Exercise description -> Copy out the records below word for word, everything from the line containing "What distance can" down to the line containing "15596 millimetres", with both of those lines included.

>> start Supplied entries

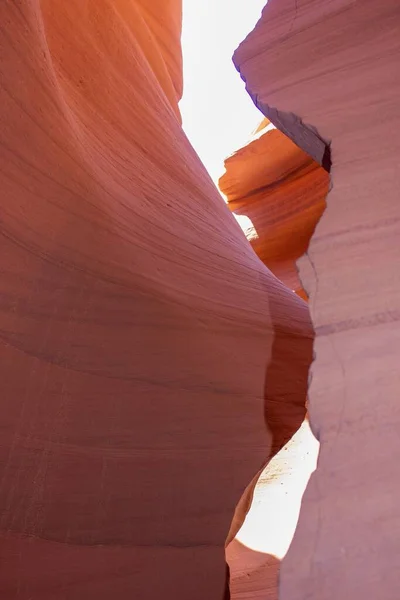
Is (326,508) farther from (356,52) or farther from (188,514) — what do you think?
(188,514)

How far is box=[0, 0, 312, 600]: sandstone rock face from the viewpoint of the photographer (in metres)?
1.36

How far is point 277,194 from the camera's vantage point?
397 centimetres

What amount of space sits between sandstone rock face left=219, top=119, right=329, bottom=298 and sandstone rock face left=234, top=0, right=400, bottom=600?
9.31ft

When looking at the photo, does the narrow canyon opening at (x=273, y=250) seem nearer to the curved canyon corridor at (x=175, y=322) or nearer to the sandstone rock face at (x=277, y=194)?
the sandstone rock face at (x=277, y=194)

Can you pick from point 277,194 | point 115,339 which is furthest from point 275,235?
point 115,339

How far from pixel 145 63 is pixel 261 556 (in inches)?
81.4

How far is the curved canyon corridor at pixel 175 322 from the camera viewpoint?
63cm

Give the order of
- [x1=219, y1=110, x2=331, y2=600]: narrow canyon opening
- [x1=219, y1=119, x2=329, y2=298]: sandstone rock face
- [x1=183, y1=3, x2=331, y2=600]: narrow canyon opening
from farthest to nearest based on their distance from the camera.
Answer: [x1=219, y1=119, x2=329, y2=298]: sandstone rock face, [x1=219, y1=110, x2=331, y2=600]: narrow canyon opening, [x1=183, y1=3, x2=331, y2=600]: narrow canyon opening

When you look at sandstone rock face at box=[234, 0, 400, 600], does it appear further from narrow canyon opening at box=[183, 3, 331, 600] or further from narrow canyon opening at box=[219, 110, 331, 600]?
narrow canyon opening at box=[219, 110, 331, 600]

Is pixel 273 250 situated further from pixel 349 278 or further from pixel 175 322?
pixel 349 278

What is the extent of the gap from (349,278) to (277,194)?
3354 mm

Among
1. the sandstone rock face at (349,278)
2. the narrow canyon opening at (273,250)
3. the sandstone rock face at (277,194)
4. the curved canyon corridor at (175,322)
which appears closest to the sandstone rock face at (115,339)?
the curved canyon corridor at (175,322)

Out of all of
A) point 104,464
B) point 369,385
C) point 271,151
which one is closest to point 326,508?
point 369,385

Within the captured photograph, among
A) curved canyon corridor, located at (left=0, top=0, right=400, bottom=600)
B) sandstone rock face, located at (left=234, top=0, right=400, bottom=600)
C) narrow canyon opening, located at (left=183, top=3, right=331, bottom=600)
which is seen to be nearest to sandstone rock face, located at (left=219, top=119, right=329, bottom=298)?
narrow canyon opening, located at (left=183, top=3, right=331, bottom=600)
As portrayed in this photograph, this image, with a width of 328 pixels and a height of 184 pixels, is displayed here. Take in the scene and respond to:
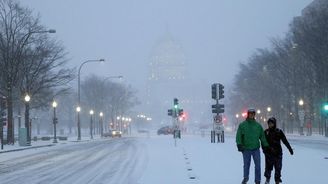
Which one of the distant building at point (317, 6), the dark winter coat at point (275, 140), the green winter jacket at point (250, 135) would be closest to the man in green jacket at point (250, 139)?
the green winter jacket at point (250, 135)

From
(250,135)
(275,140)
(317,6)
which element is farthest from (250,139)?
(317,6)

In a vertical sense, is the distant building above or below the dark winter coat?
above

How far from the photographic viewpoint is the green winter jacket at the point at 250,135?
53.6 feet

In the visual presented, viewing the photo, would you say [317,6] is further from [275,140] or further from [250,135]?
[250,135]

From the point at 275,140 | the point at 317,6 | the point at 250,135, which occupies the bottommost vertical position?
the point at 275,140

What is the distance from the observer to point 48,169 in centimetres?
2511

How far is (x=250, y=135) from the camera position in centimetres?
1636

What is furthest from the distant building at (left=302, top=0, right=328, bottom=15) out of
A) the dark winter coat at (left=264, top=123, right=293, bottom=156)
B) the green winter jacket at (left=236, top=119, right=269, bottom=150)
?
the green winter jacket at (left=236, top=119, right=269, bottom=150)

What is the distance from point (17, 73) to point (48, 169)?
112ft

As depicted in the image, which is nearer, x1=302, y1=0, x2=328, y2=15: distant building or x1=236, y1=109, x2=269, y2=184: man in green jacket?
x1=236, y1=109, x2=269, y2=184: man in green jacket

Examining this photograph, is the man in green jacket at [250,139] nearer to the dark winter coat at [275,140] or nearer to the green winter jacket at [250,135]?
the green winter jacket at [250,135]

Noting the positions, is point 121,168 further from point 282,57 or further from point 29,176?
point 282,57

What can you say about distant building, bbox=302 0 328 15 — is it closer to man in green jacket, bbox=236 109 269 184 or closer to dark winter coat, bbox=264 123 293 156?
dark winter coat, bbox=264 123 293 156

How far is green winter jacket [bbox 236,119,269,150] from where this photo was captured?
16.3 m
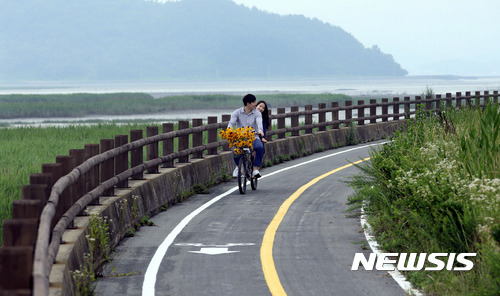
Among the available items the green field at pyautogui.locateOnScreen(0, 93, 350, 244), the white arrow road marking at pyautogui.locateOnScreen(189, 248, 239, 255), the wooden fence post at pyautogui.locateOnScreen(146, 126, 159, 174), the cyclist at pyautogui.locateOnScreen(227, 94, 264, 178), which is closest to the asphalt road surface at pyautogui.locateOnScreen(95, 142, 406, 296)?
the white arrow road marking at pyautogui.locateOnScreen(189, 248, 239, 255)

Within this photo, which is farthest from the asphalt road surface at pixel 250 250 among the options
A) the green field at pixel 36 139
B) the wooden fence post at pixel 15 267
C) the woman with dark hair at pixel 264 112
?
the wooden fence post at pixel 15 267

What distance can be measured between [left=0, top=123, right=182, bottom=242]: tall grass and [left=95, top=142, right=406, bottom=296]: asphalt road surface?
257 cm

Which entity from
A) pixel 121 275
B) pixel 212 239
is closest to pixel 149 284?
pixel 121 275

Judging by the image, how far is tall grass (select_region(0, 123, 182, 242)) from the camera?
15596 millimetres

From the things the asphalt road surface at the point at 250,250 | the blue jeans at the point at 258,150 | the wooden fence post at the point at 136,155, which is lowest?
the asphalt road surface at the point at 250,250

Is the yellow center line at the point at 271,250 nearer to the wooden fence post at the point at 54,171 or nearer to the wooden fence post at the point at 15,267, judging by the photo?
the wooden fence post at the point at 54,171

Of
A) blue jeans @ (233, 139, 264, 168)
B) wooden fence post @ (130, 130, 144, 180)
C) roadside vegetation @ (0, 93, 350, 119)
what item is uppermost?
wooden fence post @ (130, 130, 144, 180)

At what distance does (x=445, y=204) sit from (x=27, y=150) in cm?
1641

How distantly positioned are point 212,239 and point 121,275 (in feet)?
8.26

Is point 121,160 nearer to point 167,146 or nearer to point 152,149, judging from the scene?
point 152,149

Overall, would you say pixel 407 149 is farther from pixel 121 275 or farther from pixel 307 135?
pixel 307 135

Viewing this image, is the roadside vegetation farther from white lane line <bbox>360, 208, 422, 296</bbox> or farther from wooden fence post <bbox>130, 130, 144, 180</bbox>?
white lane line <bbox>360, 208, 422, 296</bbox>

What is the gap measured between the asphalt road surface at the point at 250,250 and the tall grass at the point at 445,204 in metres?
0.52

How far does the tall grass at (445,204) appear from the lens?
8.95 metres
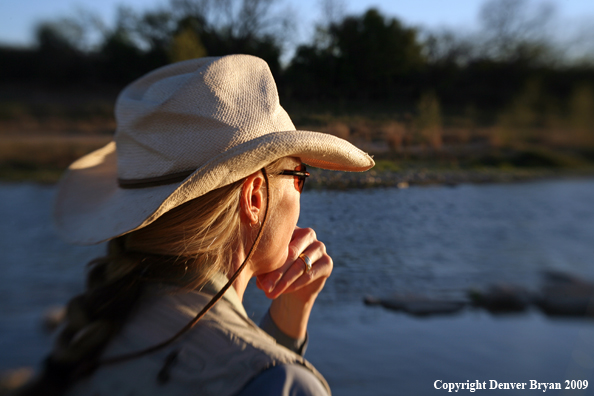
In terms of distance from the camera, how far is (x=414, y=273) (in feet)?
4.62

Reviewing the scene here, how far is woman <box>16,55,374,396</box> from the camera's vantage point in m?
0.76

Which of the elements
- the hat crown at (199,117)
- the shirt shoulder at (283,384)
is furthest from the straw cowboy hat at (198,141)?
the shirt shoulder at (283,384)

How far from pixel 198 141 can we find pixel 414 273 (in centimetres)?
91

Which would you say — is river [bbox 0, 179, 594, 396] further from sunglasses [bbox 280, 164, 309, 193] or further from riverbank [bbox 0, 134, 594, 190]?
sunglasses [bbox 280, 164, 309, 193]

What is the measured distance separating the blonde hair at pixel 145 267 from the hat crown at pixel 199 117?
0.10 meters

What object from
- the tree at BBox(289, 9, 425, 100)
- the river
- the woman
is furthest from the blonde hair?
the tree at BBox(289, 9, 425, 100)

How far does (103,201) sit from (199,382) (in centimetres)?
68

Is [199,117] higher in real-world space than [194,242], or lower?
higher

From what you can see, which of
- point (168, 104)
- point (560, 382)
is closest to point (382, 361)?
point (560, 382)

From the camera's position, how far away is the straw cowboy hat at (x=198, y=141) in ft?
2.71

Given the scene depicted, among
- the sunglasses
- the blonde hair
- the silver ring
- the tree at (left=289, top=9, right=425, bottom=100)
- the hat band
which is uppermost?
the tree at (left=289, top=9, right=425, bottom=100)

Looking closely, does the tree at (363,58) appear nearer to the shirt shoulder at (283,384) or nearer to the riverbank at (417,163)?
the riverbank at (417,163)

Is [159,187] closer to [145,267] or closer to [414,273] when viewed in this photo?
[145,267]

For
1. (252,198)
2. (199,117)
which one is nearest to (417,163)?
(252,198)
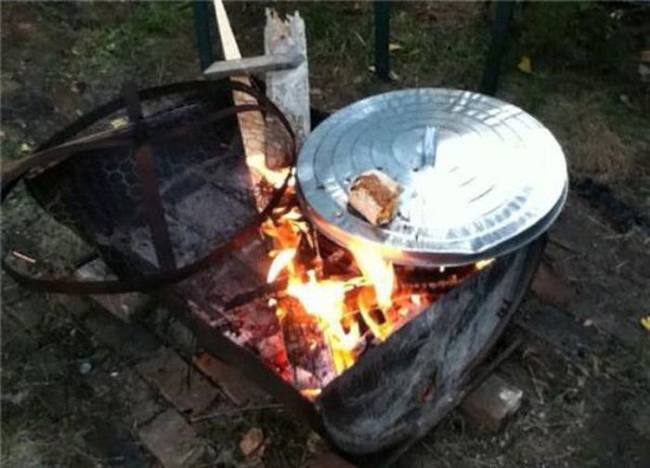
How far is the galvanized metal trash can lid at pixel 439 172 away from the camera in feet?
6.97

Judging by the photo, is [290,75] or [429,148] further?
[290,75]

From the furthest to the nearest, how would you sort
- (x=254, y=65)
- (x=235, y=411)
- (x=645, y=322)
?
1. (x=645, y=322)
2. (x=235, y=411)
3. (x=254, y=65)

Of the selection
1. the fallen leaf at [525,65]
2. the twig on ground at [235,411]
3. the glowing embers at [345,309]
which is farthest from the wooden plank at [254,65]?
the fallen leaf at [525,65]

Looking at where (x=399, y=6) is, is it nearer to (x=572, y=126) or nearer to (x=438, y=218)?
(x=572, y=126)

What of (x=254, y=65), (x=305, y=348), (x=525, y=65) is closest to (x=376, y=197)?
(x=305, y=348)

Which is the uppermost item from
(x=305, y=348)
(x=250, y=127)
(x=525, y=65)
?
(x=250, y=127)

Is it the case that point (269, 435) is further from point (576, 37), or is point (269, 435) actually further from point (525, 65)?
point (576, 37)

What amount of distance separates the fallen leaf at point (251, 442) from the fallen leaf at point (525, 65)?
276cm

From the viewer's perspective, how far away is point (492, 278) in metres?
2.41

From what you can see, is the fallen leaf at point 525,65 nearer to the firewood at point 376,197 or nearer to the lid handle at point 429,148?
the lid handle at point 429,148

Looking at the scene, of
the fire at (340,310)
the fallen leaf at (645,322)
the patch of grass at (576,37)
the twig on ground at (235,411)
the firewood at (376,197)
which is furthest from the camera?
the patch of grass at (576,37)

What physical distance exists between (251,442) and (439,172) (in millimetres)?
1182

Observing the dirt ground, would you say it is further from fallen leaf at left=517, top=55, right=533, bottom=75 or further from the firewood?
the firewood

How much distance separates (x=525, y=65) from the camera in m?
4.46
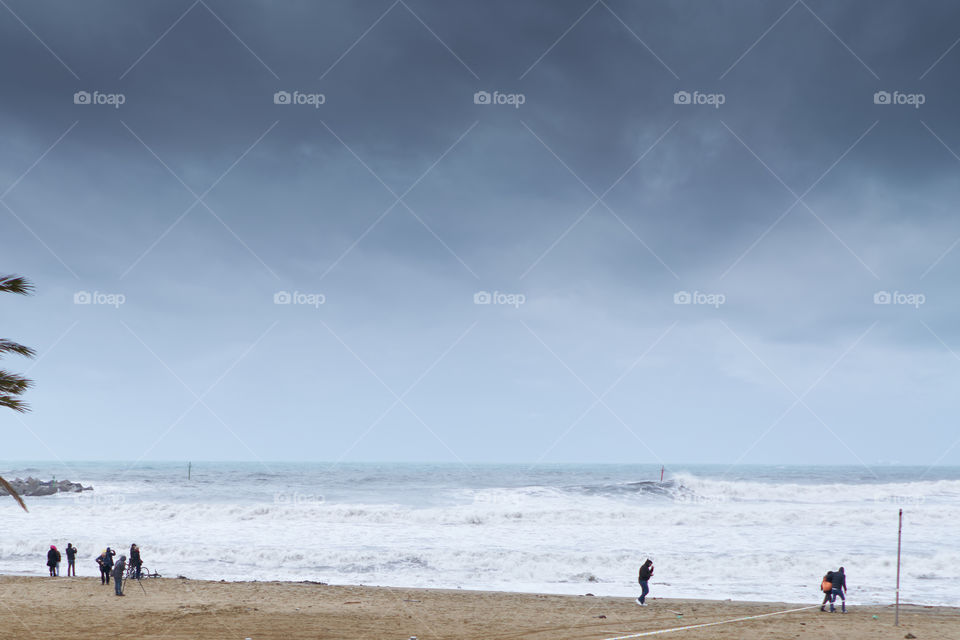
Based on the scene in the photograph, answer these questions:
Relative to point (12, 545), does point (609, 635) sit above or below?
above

>> end Supplied entries

Output of the task ->
What distance can be measured between [left=0, top=123, right=182, bottom=242]: tall grass and [left=95, top=142, right=406, bottom=296]: asphalt road surface?
257 cm

Which entity from
A) pixel 121 275
B) pixel 212 239
is closest to pixel 149 284?
pixel 121 275

Judging by the image, how far is tall grass (select_region(0, 123, 182, 242)) from the camera?
15596 millimetres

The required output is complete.